**What the task requires:**
Copy every one of the entries below word for word.

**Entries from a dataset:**
------------------------------------

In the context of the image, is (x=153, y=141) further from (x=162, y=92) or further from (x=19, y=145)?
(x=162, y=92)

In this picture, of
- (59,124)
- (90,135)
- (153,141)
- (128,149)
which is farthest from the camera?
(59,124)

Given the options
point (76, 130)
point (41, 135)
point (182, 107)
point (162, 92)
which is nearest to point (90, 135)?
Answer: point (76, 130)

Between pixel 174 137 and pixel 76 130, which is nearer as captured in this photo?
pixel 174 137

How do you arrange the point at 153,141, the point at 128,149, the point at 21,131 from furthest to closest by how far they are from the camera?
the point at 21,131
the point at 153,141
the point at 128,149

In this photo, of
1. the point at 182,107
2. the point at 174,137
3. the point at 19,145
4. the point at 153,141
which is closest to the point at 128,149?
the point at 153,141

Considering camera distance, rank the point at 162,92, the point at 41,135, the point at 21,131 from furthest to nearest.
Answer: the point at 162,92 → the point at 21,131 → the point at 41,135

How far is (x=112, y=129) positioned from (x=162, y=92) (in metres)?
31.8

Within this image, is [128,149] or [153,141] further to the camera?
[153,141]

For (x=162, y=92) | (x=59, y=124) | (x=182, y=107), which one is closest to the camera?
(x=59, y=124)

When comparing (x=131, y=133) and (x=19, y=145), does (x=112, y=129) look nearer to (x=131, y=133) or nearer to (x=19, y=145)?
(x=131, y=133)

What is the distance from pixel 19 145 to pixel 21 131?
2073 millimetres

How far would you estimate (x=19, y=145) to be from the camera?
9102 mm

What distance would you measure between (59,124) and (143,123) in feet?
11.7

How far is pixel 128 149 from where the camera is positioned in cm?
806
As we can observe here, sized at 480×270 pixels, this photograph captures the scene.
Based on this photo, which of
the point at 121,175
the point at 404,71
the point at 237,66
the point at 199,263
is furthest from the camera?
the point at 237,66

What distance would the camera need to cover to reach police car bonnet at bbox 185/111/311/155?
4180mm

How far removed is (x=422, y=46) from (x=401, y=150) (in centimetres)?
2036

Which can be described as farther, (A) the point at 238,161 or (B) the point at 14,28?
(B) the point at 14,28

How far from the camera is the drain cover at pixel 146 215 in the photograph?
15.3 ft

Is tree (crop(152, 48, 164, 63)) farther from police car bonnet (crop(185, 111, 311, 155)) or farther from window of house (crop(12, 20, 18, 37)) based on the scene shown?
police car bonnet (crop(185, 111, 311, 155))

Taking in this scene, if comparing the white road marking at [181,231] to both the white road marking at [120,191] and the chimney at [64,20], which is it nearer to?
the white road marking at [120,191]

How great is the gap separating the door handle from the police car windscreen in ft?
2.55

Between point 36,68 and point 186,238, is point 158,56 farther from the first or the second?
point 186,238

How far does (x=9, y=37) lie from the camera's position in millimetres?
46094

------------------------------------

**Output below:**
In the context of the image, is (x=153, y=141) further from (x=162, y=92) or further from (x=19, y=145)?
(x=162, y=92)

In this picture, of
- (59,124)
- (90,135)
- (153,141)
- (128,149)
which is farthest from the camera?
(59,124)

Given the options
point (76, 130)
point (41, 135)
point (182, 107)
point (162, 92)
which is nearest to point (90, 135)?
Answer: point (76, 130)

Between pixel 174 137 and pixel 76 130, which is nearer as captured in this photo?
pixel 174 137

How do you arrange the point at 153,141, the point at 128,149, the point at 21,131 from furthest to closest by how far they are from the camera?
the point at 21,131
the point at 153,141
the point at 128,149

In this photo, of
1. the point at 182,107
2. the point at 174,137
3. the point at 19,145
4. the point at 153,141
which is closest to the point at 128,149?
the point at 153,141

Considering camera distance, rank the point at 162,92, the point at 41,135, the point at 21,131 from furthest to nearest.
Answer: the point at 162,92 → the point at 21,131 → the point at 41,135

How far is (x=112, y=129) positioned from (x=162, y=92) (in metres)?
31.8

Within this image, is [128,149] or [153,141] further to the camera?
[153,141]

For (x=162, y=92) | (x=59, y=124) | (x=182, y=107), which one is closest to the camera?
(x=59, y=124)

When comparing (x=131, y=133) and (x=19, y=145), does (x=112, y=129) look nearer to (x=131, y=133) or nearer to (x=19, y=145)?
(x=131, y=133)

What is the distance from pixel 19 145 to pixel 21 131?
2073 millimetres

How far would you estimate (x=19, y=145) to be from the camera?
9102 mm

What distance would you measure between (59,124) and (143,123) in feet?
11.7

How far is pixel 128 149 from where the camera is positioned in cm?
806
As we can observe here, sized at 480×270 pixels, this photograph captures the scene.
Based on this photo, which of
the point at 121,175
the point at 404,71
the point at 237,66
the point at 199,263
is furthest from the camera?
the point at 237,66

What distance would the camera need to cover to reach police car bonnet at bbox 185/111/311/155?
4180mm

How far removed is (x=422, y=46) from (x=401, y=150) (in centimetres)?
2036

Which can be described as farther, (A) the point at 238,161 or (B) the point at 14,28?
(B) the point at 14,28

How far from the camera is the drain cover at pixel 146 215 in the photograph?
15.3 ft

Is tree (crop(152, 48, 164, 63)) farther from police car bonnet (crop(185, 111, 311, 155)) or farther from window of house (crop(12, 20, 18, 37)) based on the scene shown?
police car bonnet (crop(185, 111, 311, 155))

Taking in this scene, if comparing the white road marking at [181,231] to both the white road marking at [120,191] and the chimney at [64,20], which is it nearer to?
the white road marking at [120,191]

How great is the gap separating the door handle from the police car windscreen in ft?
2.55

Between point 36,68 and point 186,238, is point 158,56 farther from the first or the second?
point 186,238

How far does (x=9, y=37) lie from the camera's position in millimetres?
46094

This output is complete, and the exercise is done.